I've written about our efforts to Free the Data and create a learning healthcare system.    Today marks a milestone for enabling our data to be explored with Clinical Query while protecting the security and integrity of our enterprise registries and repositories.


Paea said...

I thoroughly enjoyed your blog post.

Did you know: we can also tag all of your clinical notes using the same controlled vocabularies and include the coded text as part of the search and analysis of the EHR? The text alone is so rich that the Vioxx signal is loud and clear, years ahead of when it was recalled. (See:

I like to tell people it's so easy that: "You take one USB stick, install in 45 min, and call me in the morning." Millions of notes can be automatically coded and indexed in a couple of hours.

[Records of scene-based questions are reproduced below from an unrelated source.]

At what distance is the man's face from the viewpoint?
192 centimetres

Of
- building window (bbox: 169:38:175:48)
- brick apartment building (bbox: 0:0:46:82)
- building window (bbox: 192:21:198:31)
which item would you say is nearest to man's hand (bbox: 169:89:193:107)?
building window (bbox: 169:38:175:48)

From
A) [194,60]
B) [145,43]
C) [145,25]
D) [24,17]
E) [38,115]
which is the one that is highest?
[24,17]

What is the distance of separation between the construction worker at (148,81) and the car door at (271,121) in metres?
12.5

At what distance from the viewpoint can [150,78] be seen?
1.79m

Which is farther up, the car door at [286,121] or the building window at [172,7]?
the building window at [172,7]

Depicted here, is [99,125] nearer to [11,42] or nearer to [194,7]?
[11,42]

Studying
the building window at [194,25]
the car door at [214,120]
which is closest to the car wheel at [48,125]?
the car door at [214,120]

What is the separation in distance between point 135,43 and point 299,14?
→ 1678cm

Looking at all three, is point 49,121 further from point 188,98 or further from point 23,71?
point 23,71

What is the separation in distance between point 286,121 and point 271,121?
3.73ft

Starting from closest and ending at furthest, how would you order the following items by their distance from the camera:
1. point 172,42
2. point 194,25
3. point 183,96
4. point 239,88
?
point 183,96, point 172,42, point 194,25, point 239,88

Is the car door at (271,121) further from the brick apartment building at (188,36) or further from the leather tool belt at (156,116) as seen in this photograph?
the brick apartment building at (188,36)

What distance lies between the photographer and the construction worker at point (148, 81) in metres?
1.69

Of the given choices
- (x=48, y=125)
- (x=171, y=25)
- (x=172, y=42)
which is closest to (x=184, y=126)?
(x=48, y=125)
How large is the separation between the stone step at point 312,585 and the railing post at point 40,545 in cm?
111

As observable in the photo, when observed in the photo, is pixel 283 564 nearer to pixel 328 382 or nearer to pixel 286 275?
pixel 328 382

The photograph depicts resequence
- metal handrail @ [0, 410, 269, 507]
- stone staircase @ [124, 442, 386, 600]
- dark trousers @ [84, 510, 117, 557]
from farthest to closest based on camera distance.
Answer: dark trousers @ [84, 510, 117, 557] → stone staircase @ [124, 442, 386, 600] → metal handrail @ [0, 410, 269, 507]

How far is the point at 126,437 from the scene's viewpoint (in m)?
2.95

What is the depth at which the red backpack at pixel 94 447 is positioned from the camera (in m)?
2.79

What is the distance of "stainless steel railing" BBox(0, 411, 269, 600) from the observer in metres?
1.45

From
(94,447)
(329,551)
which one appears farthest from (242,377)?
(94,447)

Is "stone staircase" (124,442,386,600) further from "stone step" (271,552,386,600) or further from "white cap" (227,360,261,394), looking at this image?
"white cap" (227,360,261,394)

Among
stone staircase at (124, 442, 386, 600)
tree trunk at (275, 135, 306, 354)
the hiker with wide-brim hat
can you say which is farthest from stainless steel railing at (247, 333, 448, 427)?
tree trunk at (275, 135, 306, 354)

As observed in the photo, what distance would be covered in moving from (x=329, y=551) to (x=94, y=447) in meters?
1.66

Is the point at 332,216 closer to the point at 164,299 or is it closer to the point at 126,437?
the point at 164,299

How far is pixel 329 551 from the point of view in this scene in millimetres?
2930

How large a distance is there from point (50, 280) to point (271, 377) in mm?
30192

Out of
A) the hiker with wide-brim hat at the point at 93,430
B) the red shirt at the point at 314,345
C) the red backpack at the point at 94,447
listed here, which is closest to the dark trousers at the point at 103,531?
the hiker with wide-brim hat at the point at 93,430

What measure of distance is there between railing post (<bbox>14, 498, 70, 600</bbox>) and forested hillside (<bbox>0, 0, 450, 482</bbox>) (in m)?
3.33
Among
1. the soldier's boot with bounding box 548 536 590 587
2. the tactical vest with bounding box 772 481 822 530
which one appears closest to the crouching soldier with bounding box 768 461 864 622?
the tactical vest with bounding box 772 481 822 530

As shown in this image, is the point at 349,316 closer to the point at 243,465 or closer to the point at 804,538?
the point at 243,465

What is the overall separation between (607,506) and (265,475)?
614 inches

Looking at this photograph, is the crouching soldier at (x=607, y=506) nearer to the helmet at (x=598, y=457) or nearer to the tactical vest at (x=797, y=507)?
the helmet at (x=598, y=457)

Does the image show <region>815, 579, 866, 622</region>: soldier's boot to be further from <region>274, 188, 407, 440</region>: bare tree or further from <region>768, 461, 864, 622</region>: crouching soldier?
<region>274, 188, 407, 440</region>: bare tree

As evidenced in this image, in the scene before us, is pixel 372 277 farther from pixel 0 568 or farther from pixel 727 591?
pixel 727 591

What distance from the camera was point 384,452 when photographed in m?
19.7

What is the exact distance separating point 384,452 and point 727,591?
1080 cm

Thank you for pushing the envelop and paving the way forward!

-Paea LePendu, PhD
Stanford Biomedical Informatics Research Scientist
National Center for Biomedical Ontology (

Art Vandelay said...

How long did it take to map that much data to all the ontologies? What types of quality assurance to review these mappings or new mappings do you have going forward?

John Halamka said...

1) Natural Language Processing (NLP) algorithms are getting better at extracting concepts from clinical notes. Each year, an i2b2 NLP Challenge offers researchers to the opportunity showcase their latest techniques:

2) Clinical Query builds upon the decade of work that BIDMC has done to create its Clinical Data Repository (CDR). About 90% of the CDR already uses controlled vocabularies; however, the information contained within the CDR is spread across dozens of databases. Clinical Query consolidates the coded data into a single set of database tables. Bringing the final 10% of data into Clinical Query is an ongoing challenge--there is data that cannot be easily mapped to the ontologies we are using, and there is a small but continual stream of uncoded data entering the CDR.

Roy Pardee said...

Very cool stuff--thanks for posting.

I'm curious how your users feel about the SNOMED-CTs for diagnoses. Are they pretty comfortable specifying conditions in that nomenclature, or do you get requests for ICD-9s?

The hierarchical arrangement of the 'ontology' in i2b2 is pretty user-friendly, but I have the impression that code searching is not a strength & so I'd guess that familiarity w/the nomenclatures used would be pretty important to getting sensible answers from it.

Craig S. said...


Fascinating system. How are time stamps handled in a query?

Would it be possible using Clinical Query to find indications occurring within x days after drug given, for example?